▶ The task
Retype the data below verbatim; pictures do not belong in the copy.

--- --- ---

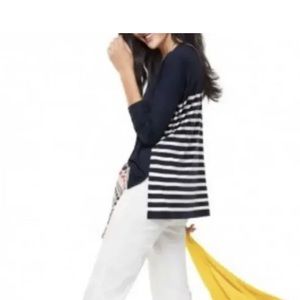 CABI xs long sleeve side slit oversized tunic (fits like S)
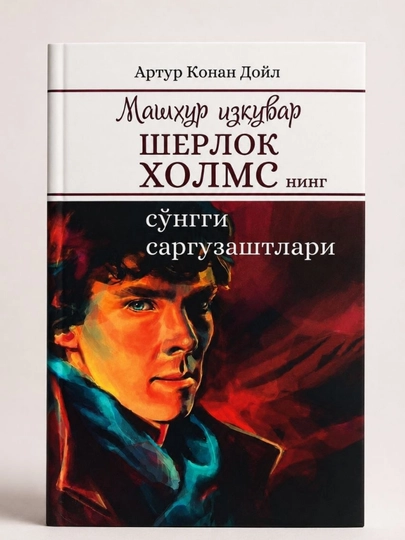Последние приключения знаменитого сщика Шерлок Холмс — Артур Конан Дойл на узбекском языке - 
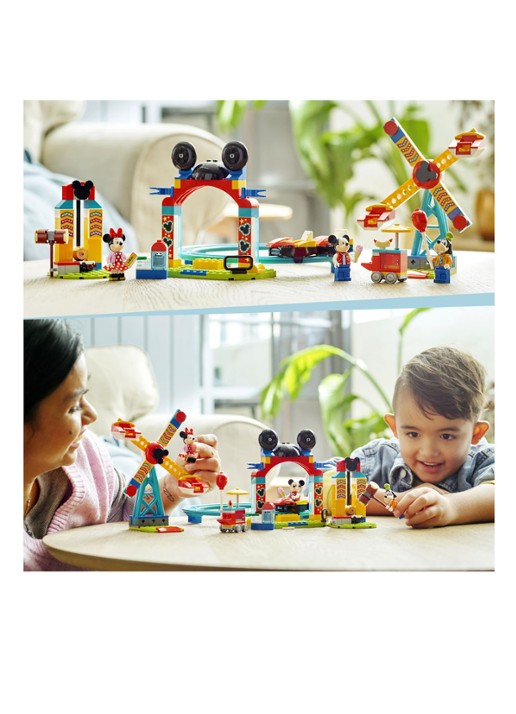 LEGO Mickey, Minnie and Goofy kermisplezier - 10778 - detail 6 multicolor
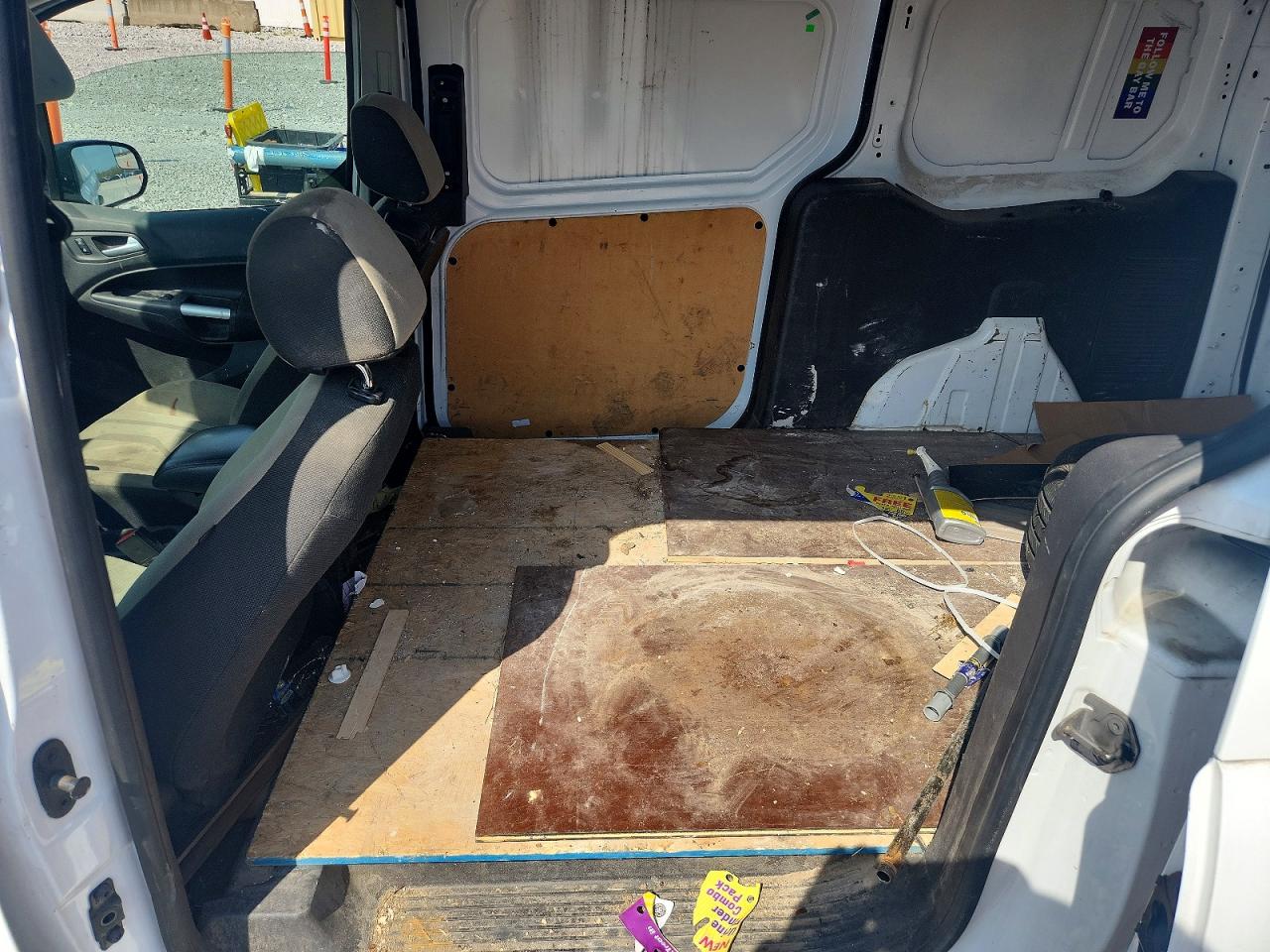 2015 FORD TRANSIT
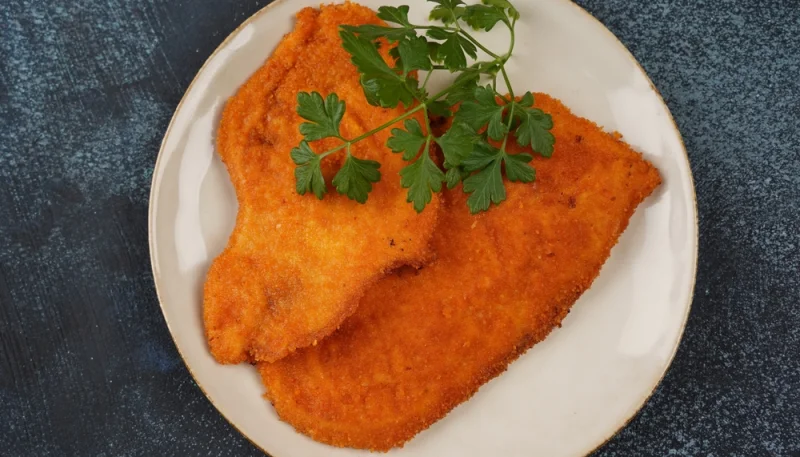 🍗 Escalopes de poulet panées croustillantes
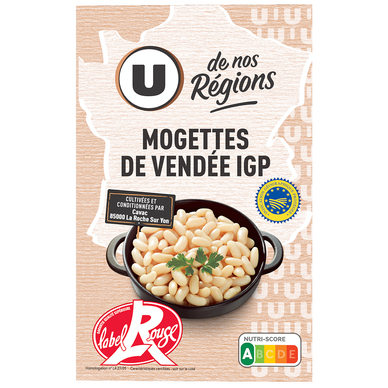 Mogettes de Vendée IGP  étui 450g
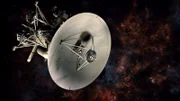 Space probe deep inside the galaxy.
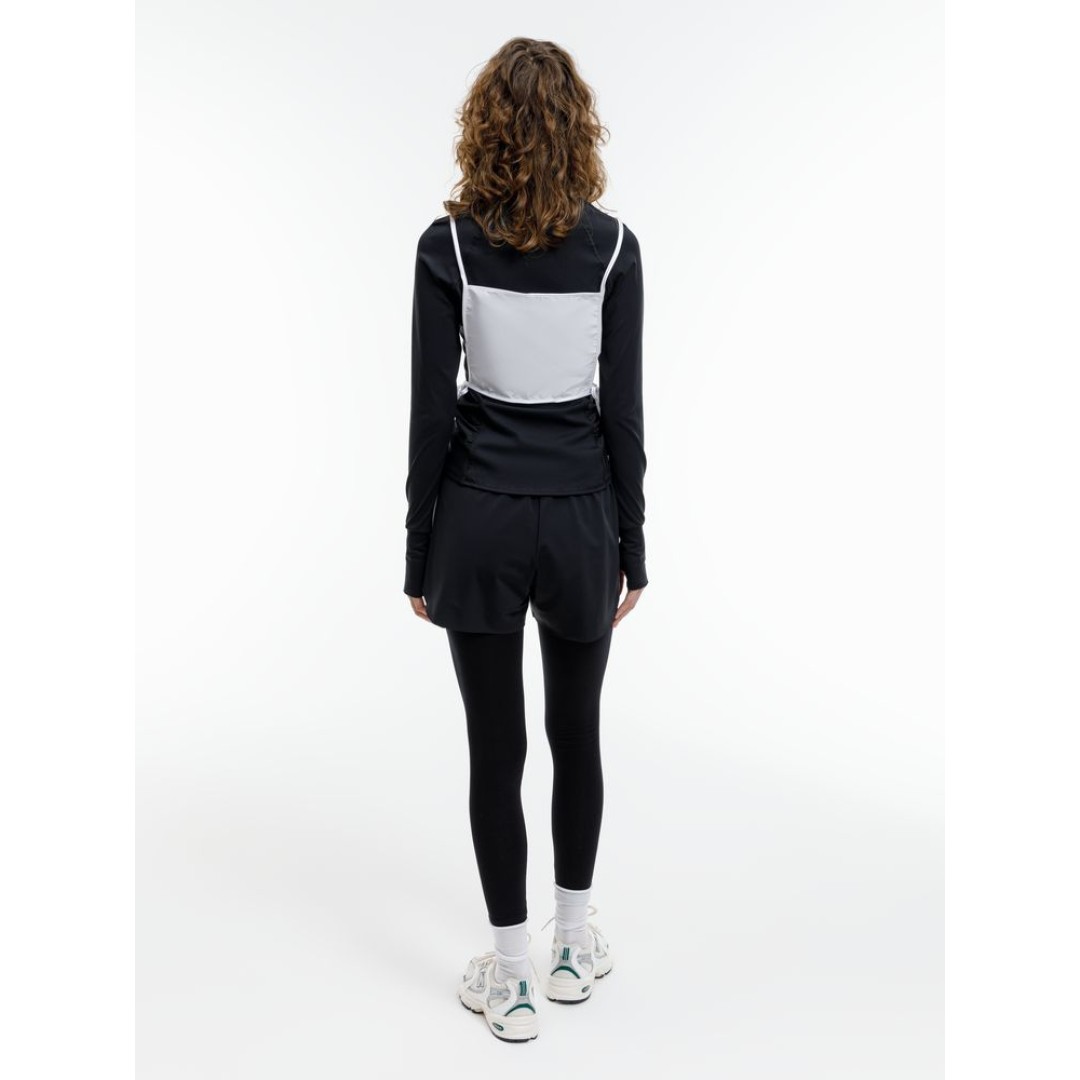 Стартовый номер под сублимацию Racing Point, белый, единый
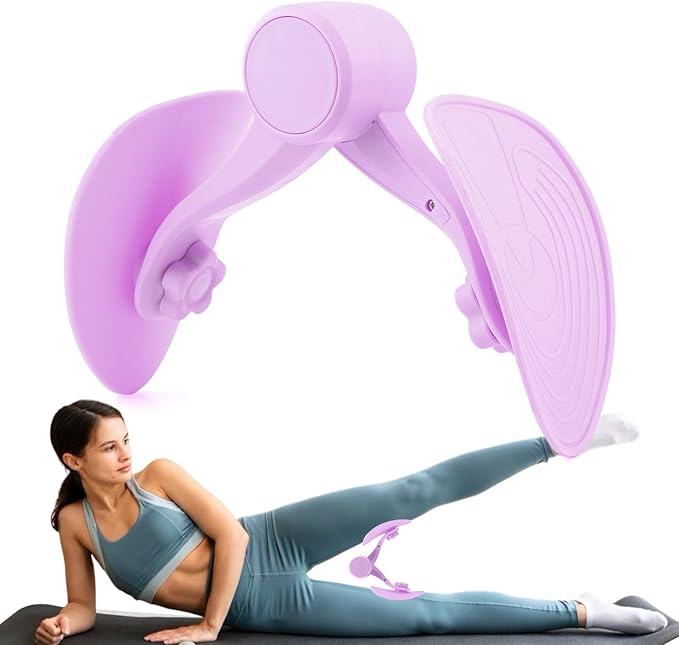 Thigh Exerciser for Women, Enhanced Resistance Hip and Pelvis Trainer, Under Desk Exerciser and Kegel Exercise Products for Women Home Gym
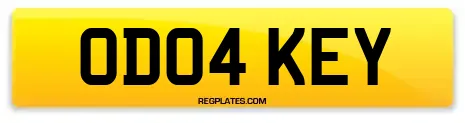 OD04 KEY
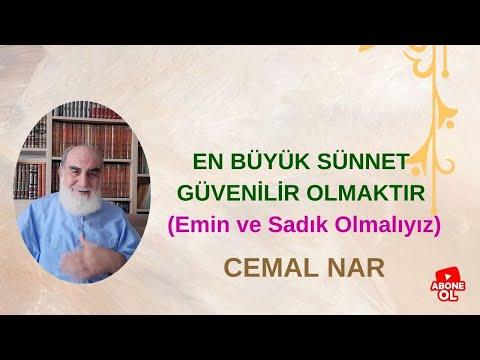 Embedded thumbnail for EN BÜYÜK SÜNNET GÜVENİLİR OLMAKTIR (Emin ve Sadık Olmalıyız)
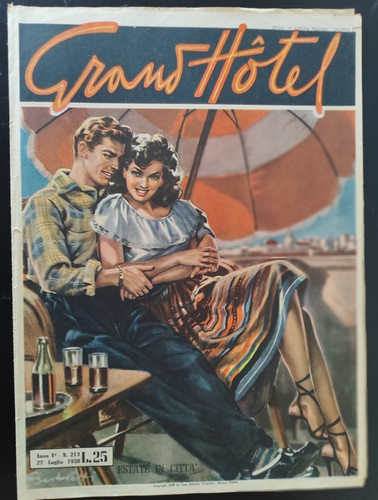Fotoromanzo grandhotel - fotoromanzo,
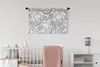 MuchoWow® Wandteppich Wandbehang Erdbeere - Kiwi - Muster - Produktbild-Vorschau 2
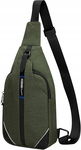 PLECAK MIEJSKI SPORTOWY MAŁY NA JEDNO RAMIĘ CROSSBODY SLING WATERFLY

--- --- ---

▶ Exercise answer
 CABI xs long sleeve side slit oversized tunic (fits like S)
Последние приключения знаменитого сщика Шерлок Холмс — Артур Конан Дойл на узбекском языке - 
 LEGO Mickey, Minnie and Goofy kermisplezier - 10778 - detail 6 multicolor
 2015 FORD TRANSIT
 🍗 Escalopes de poulet panées croustillantes
 Mogettes de Vendée IGP  étui 450g
 Space probe deep inside the galaxy.
 Стартовый номер под сублимацию Racing Point, белый, единый
 Thigh Exerciser for Women, Enhanced Resistance Hip and Pelvis Trainer, Under Desk Exerciser and Kegel Exercise Products for Women Home Gym
 OD04 KEY
 Embedded thumbnail for EN BÜYÜK SÜNNET GÜVENİLİR OLMAKTIR (Emin ve Sadık Olmalıyız)
Fotoromanzo grandhotel - fotoromanzo,
 MuchoWow® Wandteppich Wandbehang Erdbeere - Kiwi - Muster - Produktbild-Vorschau 2
 PLECAK MIEJSKI SPORTOWY MAŁY NA JEDNO RAMIĘ CROSSBODY SLING WATERFLY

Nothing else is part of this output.